Step 2: AI agent user uses the binary:

# Switch to AI agent user
su - aiagent

# Mount filesystem (specify mount point at runtime)
./juicefs-scripts/prod-data mount /mnt/jfs

# Check status
./juicefs-scripts/prod-data status

# Work with filesystem
ls /mnt/jfs
cp data.csv /mnt/jfs/

# Unmount when done
./juicefs-scripts/prod-data umount /mnt/jfs

For AI Agents: Detection and Guidance

When a user asks to format or mount JuiceFS:

Check if using sensitive resources:

# User mentions: S3, OSS, Azure, GCS, Redis password, MySQL password, etc.

Provide guidance:

⚠️  SECURITY WARNING: This operation requires sensitive credentials.

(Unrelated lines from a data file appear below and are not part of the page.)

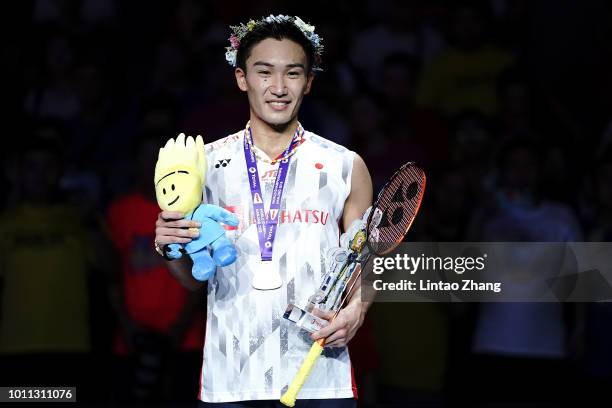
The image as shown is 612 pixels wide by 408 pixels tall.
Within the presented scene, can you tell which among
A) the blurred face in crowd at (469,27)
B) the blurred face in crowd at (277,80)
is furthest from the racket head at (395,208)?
the blurred face in crowd at (469,27)

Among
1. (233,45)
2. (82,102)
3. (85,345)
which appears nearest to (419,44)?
(82,102)

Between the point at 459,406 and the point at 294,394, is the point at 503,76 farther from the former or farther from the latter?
the point at 294,394

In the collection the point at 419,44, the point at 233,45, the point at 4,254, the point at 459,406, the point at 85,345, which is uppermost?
the point at 419,44

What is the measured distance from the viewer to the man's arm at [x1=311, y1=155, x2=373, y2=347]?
4.59 metres

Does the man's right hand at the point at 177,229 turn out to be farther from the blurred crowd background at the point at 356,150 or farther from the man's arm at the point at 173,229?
the blurred crowd background at the point at 356,150

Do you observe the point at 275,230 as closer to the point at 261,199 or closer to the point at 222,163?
the point at 261,199

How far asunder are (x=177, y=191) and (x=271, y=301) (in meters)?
0.58

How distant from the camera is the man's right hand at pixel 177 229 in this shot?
446cm

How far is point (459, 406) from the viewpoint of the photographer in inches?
284

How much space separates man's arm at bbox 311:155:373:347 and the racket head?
15 cm

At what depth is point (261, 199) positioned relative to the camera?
15.6ft

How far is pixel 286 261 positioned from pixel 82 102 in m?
4.22

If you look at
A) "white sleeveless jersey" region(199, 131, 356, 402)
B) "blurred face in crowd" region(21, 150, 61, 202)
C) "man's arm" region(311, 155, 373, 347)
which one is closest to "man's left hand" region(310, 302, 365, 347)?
"man's arm" region(311, 155, 373, 347)

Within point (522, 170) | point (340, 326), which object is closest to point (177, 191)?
point (340, 326)
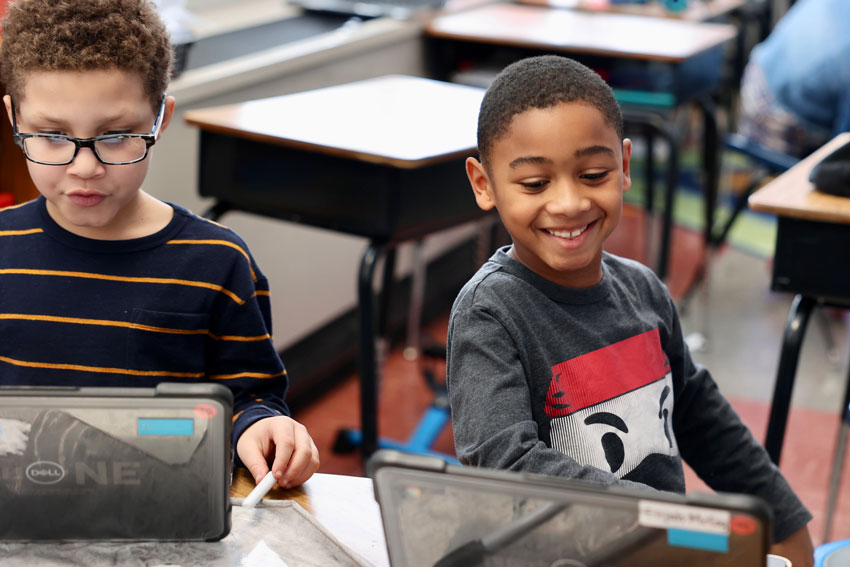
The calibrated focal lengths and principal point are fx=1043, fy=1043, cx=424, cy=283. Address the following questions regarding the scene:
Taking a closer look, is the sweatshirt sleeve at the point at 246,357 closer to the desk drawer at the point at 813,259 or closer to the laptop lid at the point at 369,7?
the desk drawer at the point at 813,259

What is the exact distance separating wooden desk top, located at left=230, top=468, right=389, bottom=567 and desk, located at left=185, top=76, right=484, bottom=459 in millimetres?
1043

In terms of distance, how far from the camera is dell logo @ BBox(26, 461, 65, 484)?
73cm

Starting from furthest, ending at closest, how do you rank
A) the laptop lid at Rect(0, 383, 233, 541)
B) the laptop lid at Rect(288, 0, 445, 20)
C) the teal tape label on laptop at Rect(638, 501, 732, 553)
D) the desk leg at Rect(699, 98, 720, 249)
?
the desk leg at Rect(699, 98, 720, 249)
the laptop lid at Rect(288, 0, 445, 20)
the laptop lid at Rect(0, 383, 233, 541)
the teal tape label on laptop at Rect(638, 501, 732, 553)

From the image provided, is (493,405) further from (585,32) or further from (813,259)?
(585,32)

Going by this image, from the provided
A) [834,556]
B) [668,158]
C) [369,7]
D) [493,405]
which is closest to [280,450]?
[493,405]

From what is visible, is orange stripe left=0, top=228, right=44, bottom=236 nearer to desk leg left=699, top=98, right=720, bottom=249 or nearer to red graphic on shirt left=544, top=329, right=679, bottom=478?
red graphic on shirt left=544, top=329, right=679, bottom=478

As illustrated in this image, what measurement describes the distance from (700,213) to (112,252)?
3762 mm

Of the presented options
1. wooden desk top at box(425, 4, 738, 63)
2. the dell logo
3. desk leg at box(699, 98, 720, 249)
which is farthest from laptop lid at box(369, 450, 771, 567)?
desk leg at box(699, 98, 720, 249)

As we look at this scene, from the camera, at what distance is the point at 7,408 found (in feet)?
2.34

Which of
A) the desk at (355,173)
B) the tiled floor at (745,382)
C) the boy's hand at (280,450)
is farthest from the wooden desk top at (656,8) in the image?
the boy's hand at (280,450)

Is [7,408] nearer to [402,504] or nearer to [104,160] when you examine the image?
[402,504]

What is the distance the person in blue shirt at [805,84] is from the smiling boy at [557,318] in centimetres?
220

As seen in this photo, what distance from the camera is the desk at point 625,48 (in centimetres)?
309

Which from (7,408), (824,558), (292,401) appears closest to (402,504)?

To prevent credential exposure to the AI model:

1. Please run the initialization script yourself (MUST use sudo):
   sudo ./scripts/juicefs-init.sh
   # Script will prompt for AI agent username

2. Follow the prompts to configure your filesystem
   - The script will install shc if needed
   - Script will compile credentials into a binary using shc
   - Binary will be named after your filesystem
   - Binary owned by root, executable by AI agent

3. Once complete, I can help you use the generated binary:
   - Show commands: ./juicefs-scripts/<name>
   - Mount: ./juicefs-scripts/<name> mount <mountpoint>
   - Status: ./juicefs-scripts/<name> status
   - Unmount: ./juicefs-scripts/<name> umount <mountpoint>

This keeps your AK/SK and passwords secure from the AI model.
The binary contains compiled credentials that cannot be read with simple commands.

Note: Root privileges are required for shc installation, binary compilation,
and setting proper ownership/permissions.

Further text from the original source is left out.